Les entreprises d'industrie lourde (minières, chimiques, ou agro-alimentaires) sont un cas à part. Lorsqu'elles incorporent la partie maritime dans leurs termes commerciaux, elles supportent souvent la fonction commerciale d'armateur sur les marchés du vrac. L'industriel utilisant le transport maritime pour des cargaisons homogènes nécessitant un navire complet peut être assimilé à l'industriel qui organise ses transports routiers avec ses propres véhicules ou des véhicules affrétés. Cependant, ces clients disposent d'une offre internationale très large, et les taux d'affrètement sont tirés vers le bas par les offres de navires exploités aux conditions les plus économiques.

* 25 Il s'agit de la répartition des droits de trafic, de 40 % à chacun des pays en relation bilatérale, 20 % aux pays tiers.

* 26 Le désengagement des utilisateurs français de transport maritime s'exprimerait par des ventes FAB depuis un port d'origine en France et des achats CAP dans un port de destination en France.

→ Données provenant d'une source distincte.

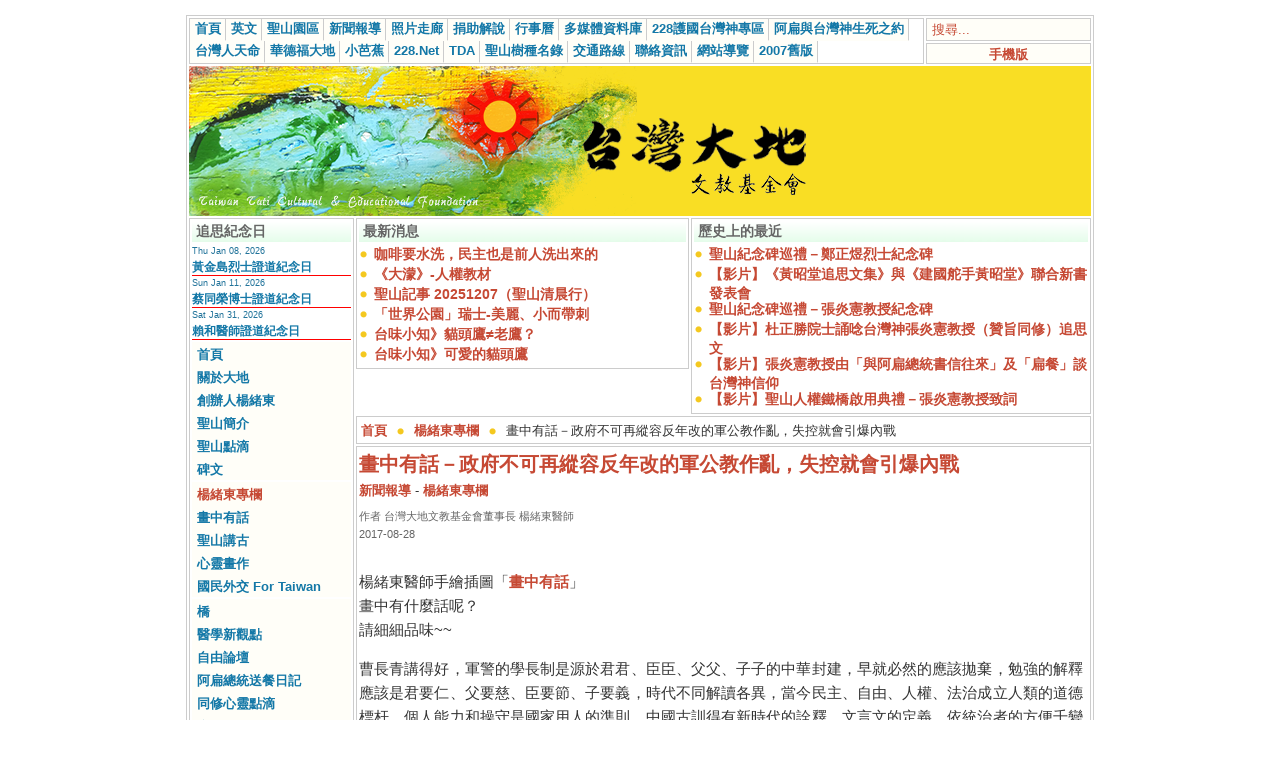

--- FILE ---
content_type: text/css
request_url: https://www.taiwantt.org.tw/tw/modules/mod_events_latest.css
body_size: 650
content:
/*
	css template addons for module Latest Events

	Note that these classes can be used to customize the look of the latest events
	module if desired beyond inherited properties from the mambo template being used.
	If you don't want to override some of the template properties such as maybe a
	standard uniform way to display links consistently, then you should comment out
	the link style directives below or make suitable modifications.

	Classes:

	mod_events_latest_first	- the table cell that contains the first event listed
	mod_events_latest	- the table cell that contains an event besides the first

	mod_events_latest_date	- the html span that contains the date for the event on the
				  first line of the table cell.

	mod_events_latest_content - the html span that contains the event title.

	mod_events_latest_content a:{link|visited|hover}  - controls the formatting
		of the event title links if enabled thru the module parameters. See the
		Readme.txt file to get info on parameters.

*/
table.mod_events_latest_table {
}

.mod_events_latest {
	font-size: 10px;
	font-family: Verdana, Arial, Helvetica, sans-serif;
	border-bottom: solid 1px red;
	height: 30px;
	}

.mod_events_latest_first {
	font-size: 10px;
	font-family: Verdana, Arial, Helvetica, sans-serif;
	height: 30px;
	border-bottom: solid 1px red;
	}

.mod_events_latest_date {
	font-size: 9px;
	font-family: Verdana, Arial, Helvetica, sans-serif;
	color:#21739A;
	}


.mod_events_latest_content a:link {
	font-size: 12px;
	line-height: 16px;
	text-decoration: none;
	font-family: Verdana, Arial, Helvetica, sans-serif;
	color:#1478A7;
	}

.mod_events_latest_content a:visited {
	font-size: 12px;
	line-height: 16px;
	text-decoration: none;
	font-family: Verdana, Arial, Helvetica, sans-serif;
	color:#1478A7;
	}

.mod_events_latest_content a:hover {
	font-size: 12px;
	line-height: 16px;
	/* text-decoration: underline; */
	font-family: Verdana, Arial, Helvetica, sans-serif;
	color:#c64934; /* #3087B0 */
	}
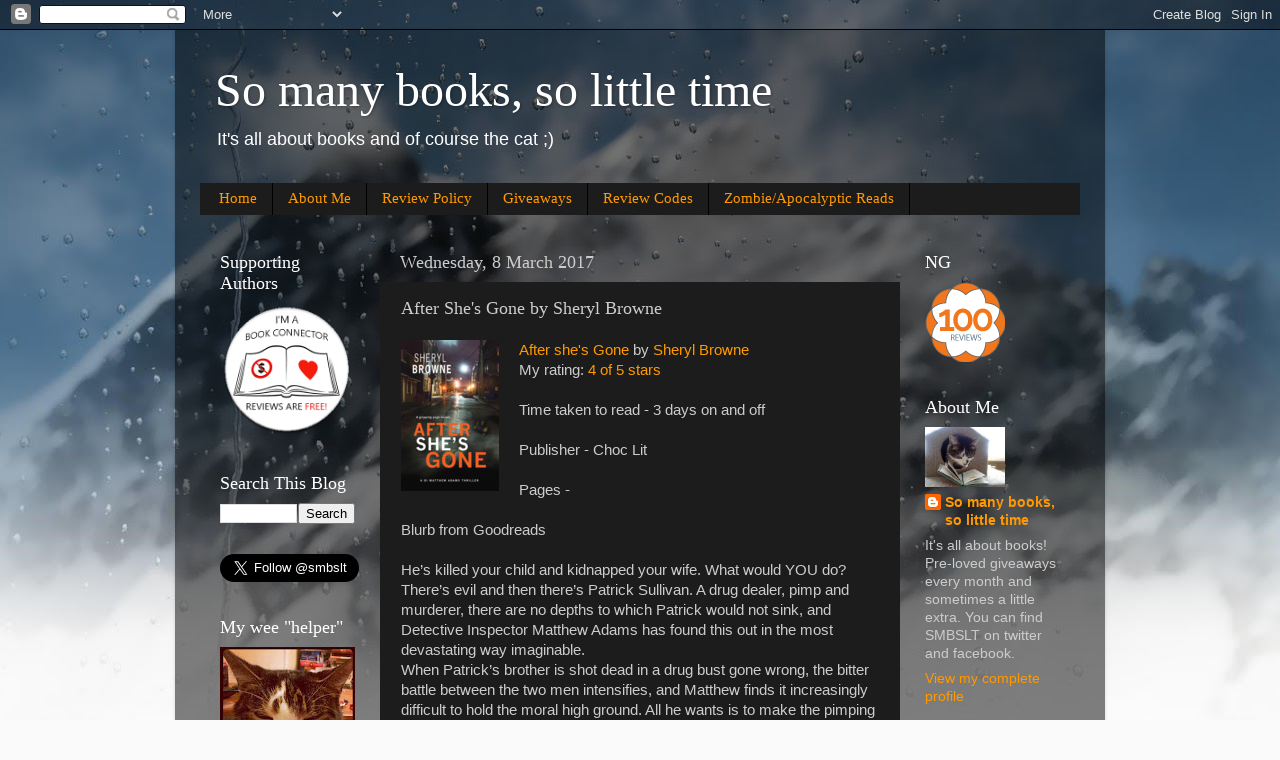

--- FILE ---
content_type: text/html; charset=UTF-8
request_url: https://www.alwaysreading.net/b/stats?style=BLACK_TRANSPARENT&timeRange=ALL_TIME&token=APq4FmBlwtXcomkZ5d1gqkQJ0jHC7S9j2ajvXXlauNG_W9Fg7eH4VqZ_WyT7Vk9KpGijfFFKOrhuSJ3Y4C8QQzA9b01HqyYdQw
body_size: 51
content:
{"total":3778182,"sparklineOptions":{"backgroundColor":{"fillOpacity":0.1,"fill":"#000000"},"series":[{"areaOpacity":0.3,"color":"#202020"}]},"sparklineData":[[0,30],[1,23],[2,36],[3,49],[4,60],[5,57],[6,64],[7,29],[8,33],[9,42],[10,75],[11,81],[12,67],[13,69],[14,72],[15,52],[16,43],[17,67],[18,75],[19,59],[20,56],[21,50],[22,54],[23,46],[24,53],[25,55],[26,64],[27,100],[28,78],[29,99]],"nextTickMs":17647}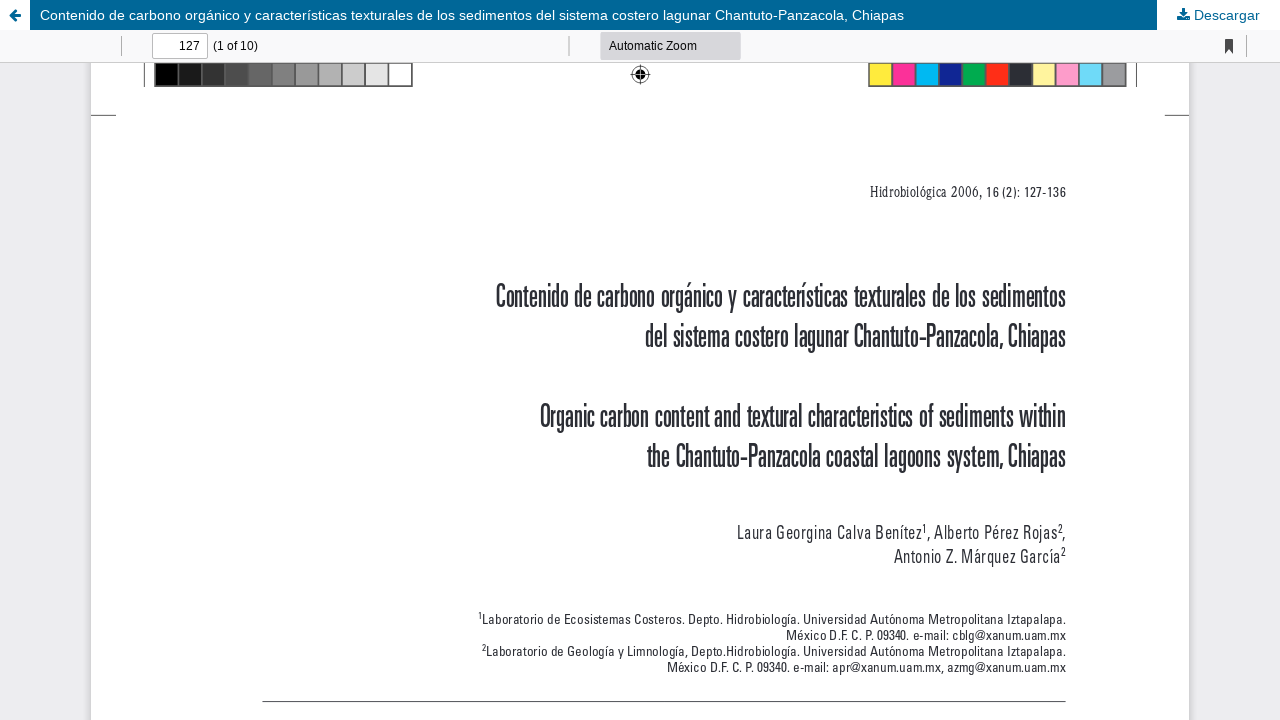

--- FILE ---
content_type: text/html; charset=utf-8
request_url: https://hidrobiologica.izt.uam.mx/index.php/revHidro/article/view/1023/609
body_size: 4816
content:
<!DOCTYPE html>
<html lang="es-ES" xml:lang="es-ES">
<head>
	<meta http-equiv="Content-Type" content="text/html; charset=utf-8" />
	<meta name="viewport" content="width=device-width, initial-scale=1.0">
	<title>Vista de Contenido de carbono orgánico y características texturales de los sedimentos del sistema costero lagunar Chantuto-Panzacola, Chiapas</title>

	
<link rel="icon" href="https://hidrobiologica.izt.uam.mx/public/journals/1/favicon_es_ES.png">
<meta name="generator" content="Open Journal Systems 3.3.0.16">
<meta name="google-site-verification" content="MKJF1Ubyx_o79eg4Q67oDKrTFZzrJm6Qo6UhauPCKY0" />

	<link rel="stylesheet" href="https://hidrobiologica.izt.uam.mx/index.php/revHidro/$$$call$$$/page/page/css?name=stylesheet" type="text/css" /><link rel="stylesheet" href="https://hidrobiologica.izt.uam.mx/index.php/revHidro/$$$call$$$/page/page/css?name=font" type="text/css" /><link rel="stylesheet" href="https://hidrobiologica.izt.uam.mx/lib/pkp/styles/fontawesome/fontawesome.css?v=3.3.0.16" type="text/css" /><link rel="stylesheet" href="https://hidrobiologica.izt.uam.mx/plugins/generic/orcidProfile/css/orcidProfile.css?v=3.3.0.16" type="text/css" /><link rel="stylesheet" href="https://hidrobiologica.izt.uam.mx/public/journals/1/styleSheet.css?d=" type="text/css" />
	<script src="https://hidrobiologica.izt.uam.mx/lib/pkp/lib/vendor/components/jquery/jquery.min.js?v=3.3.0.16" type="text/javascript"></script><script src="https://hidrobiologica.izt.uam.mx/lib/pkp/lib/vendor/components/jqueryui/jquery-ui.min.js?v=3.3.0.16" type="text/javascript"></script><script src="https://hidrobiologica.izt.uam.mx/plugins/themes/default/js/lib/popper/popper.js?v=3.3.0.16" type="text/javascript"></script><script src="https://hidrobiologica.izt.uam.mx/plugins/themes/default/js/lib/bootstrap/util.js?v=3.3.0.16" type="text/javascript"></script><script src="https://hidrobiologica.izt.uam.mx/plugins/themes/default/js/lib/bootstrap/dropdown.js?v=3.3.0.16" type="text/javascript"></script><script src="https://hidrobiologica.izt.uam.mx/plugins/themes/default/js/main.js?v=3.3.0.16" type="text/javascript"></script><script type="text/javascript">
(function (w, d, s, l, i) { w[l] = w[l] || []; var f = d.getElementsByTagName(s)[0],
j = d.createElement(s), dl = l != 'dataLayer' ? '&l=' + l : ''; j.async = true; 
j.src = 'https://www.googletagmanager.com/gtag/js?id=' + i + dl; f.parentNode.insertBefore(j, f); 
function gtag(){dataLayer.push(arguments)}; gtag('js', new Date()); gtag('config', i); })
(window, document, 'script', 'dataLayer', 'UA-141805035-1');
</script><script type="text/javascript">			var _paq = _paq || [];
			  _paq.push(['trackPageView']);
			  _paq.push(['enableLinkTracking']);
			  (function() {
			    var u="//uamidigital.izt.uam.mx/matomo/";
			    _paq.push(['setTrackerUrl', u+'piwik.php']);
			    _paq.push(['setSiteId', 5]);
			    _paq.push(['setDocumentTitle', "revHidro"]);
			    var d=document, g=d.createElement('script'), s=d.getElementsByTagName('script')[0];
			    g.type='text/javascript'; g.async=true; g.defer=true; g.src=u+'piwik.js'; s.parentNode.insertBefore(g,s);
			  })();</script>
</head>
<body class="pkp_page_article pkp_op_view">

		<header class="header_view">

		<a href="https://hidrobiologica.izt.uam.mx/index.php/revHidro/article/view/1023" class="return">
			<span class="pkp_screen_reader">
									Volver a los detalles del artículo
							</span>
		</a>

		<a href="https://hidrobiologica.izt.uam.mx/index.php/revHidro/article/view/1023" class="title">
			Contenido de carbono orgánico y características texturales de los sedimentos del sistema costero lagunar Chantuto-Panzacola, Chiapas
		</a>

		<a href="https://hidrobiologica.izt.uam.mx/index.php/revHidro/article/download/1023/609/4390" class="download" download>
			<span class="label">
				Descargar
			</span>
			<span class="pkp_screen_reader">
				Descargar PDF
			</span>
		</a>

	</header>

	<script type="text/javascript">
		// Creating iframe's src in JS instead of Smarty so that EZProxy-using sites can find our domain in $pdfUrl and do their rewrites on it.
		$(document).ready(function() {
			var urlBase = "https://hidrobiologica.izt.uam.mx/plugins/generic/pdfJsViewer/pdf.js/web/viewer.html?file=";
			var pdfUrl = "https://hidrobiologica.izt.uam.mx/index.php/revHidro/article/download/1023/609/4390";
			$("#pdfCanvasContainer > iframe").attr("src", urlBase + encodeURIComponent(pdfUrl));
		});
	</script>

	<div id="pdfCanvasContainer" class="galley_view">
				<iframe src="" width="100%" height="100%" style="min-height: 500px;" title="PDF de Contenido de carbono orgánico y características texturales de los sedimentos del sistema costero lagunar Chantuto-Panzacola, Chiapas" allowfullscreen webkitallowfullscreen></iframe>
	</div>
	
</body>
</html>
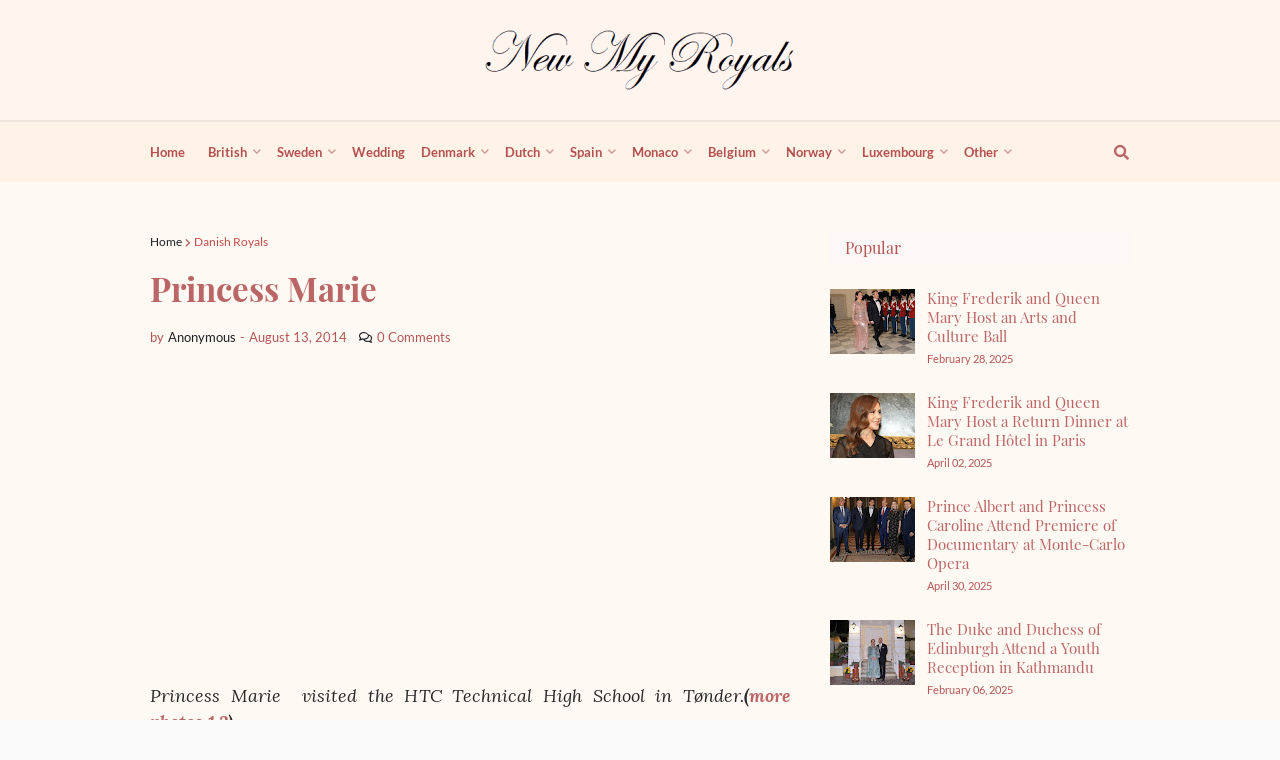

--- FILE ---
content_type: text/html; charset=utf-8
request_url: https://www.google.com/recaptcha/api2/aframe
body_size: 268
content:
<!DOCTYPE HTML><html><head><meta http-equiv="content-type" content="text/html; charset=UTF-8"></head><body><script nonce="9zf7Od_1u_BWYy-D0f77_Q">/** Anti-fraud and anti-abuse applications only. See google.com/recaptcha */ try{var clients={'sodar':'https://pagead2.googlesyndication.com/pagead/sodar?'};window.addEventListener("message",function(a){try{if(a.source===window.parent){var b=JSON.parse(a.data);var c=clients[b['id']];if(c){var d=document.createElement('img');d.src=c+b['params']+'&rc='+(localStorage.getItem("rc::a")?sessionStorage.getItem("rc::b"):"");window.document.body.appendChild(d);sessionStorage.setItem("rc::e",parseInt(sessionStorage.getItem("rc::e")||0)+1);localStorage.setItem("rc::h",'1769038757460');}}}catch(b){}});window.parent.postMessage("_grecaptcha_ready", "*");}catch(b){}</script></body></html>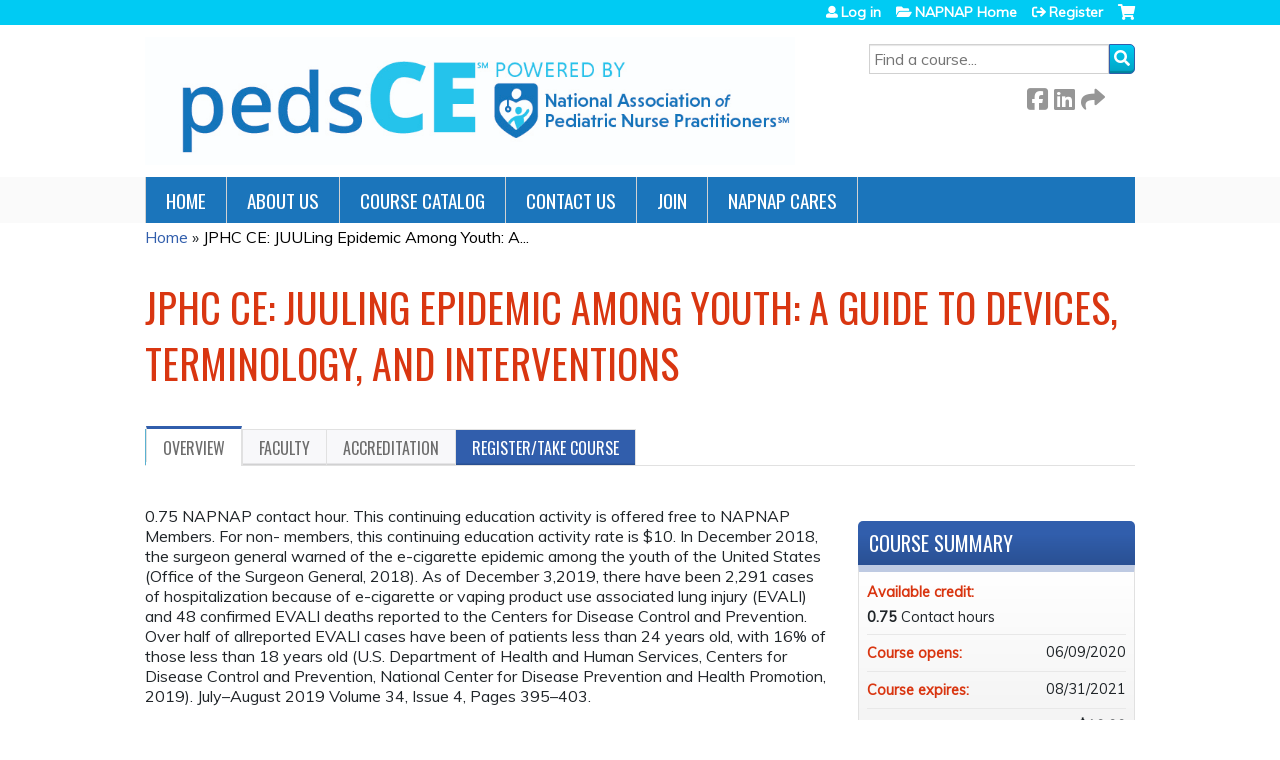

--- FILE ---
content_type: text/javascript
request_url: https://polo.feathr.co/v1/analytics/match/script.js?a_id=598369ddbb43073bff418063&pk=feathr
body_size: -599
content:
(function (w) {
    
        
        
    if (typeof w.feathr === 'function') {
        w.feathr('match', '696caace1f226000023051e3');
    }
        
    
}(window));

--- FILE ---
content_type: application/javascript
request_url: https://ce.napnap.org/sites/default/files/cpn/global.js?t8yao7
body_size: 565
content:
!function(f,e,a,t,h,r){if(!f[h]){r=f[h]=function(){r.invoke?
r.invoke.apply(r,arguments):r.queue.push(arguments)},
r.queue=[],r.loaded=1*new Date,r.version="1.0.0",
f.FeathrBoomerang=r;var g=e.createElement(a),
h=e.getElementsByTagName("head")[0]||e.getElementsByTagName("script")[0].parentNode;
g.async=!0,g.src=t,h.appendChild(g)}
}(window,document,"script","https://cdn.feathr.co/js/boomerang.min.js","feathr")

feathr("fly", "598369ddbb43073bff418063");
feathr("sprinkle", "page_view");

var z_account = "4B16F6EA-BF3C-48BF-98FE-BE137A1F1926";
var z_collector = "napnap.informz.net";
var z_cookieDomain = ".napnap.org";
(function (e, o, n, r, t, a, s) { e[t] || (e.GlobalSnowplowNamespace = e.GlobalSnowplowNamespace || [], e.GlobalSnowplowNamespace.push(t), e[t] = function () { (e[t].q = e[t].q || []).push(arguments) }, e[t].q = e[t].q || [], a = o.createElement(n), s = o.getElementsByTagName(n)[0], a.async = 1, a.src = r, s.parentNode.insertBefore(a, s)) }(window, document, "script", "https://"+z_collector+"/web_trk/sp.js", "informz_trk")), informz_trk("newTracker", "infz", z_collector + "/web_trk/collector/", { appId: z_account, cookieDomain: z_cookieDomain }), informz_trk("setUserIdFromLocation", "_zs"), informz_trk("enableActivityTracking", 30, 15); informz_trk("trackPageView", null);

Franco à bord. Le terme FAB doit être suivi d'un lieu d'embarquement. Celui-ci marque le transfert de responsabilité et de propriété de la marchandise entre l'acheteur et le vendeur. Coût Assurance et Fret. Le terme CAF doit être suivi d'un lieu de débarquement. Celui-ci marque le transfert de responsabilité et de propriété de la marchandise entre l'acheteur et le vendeur.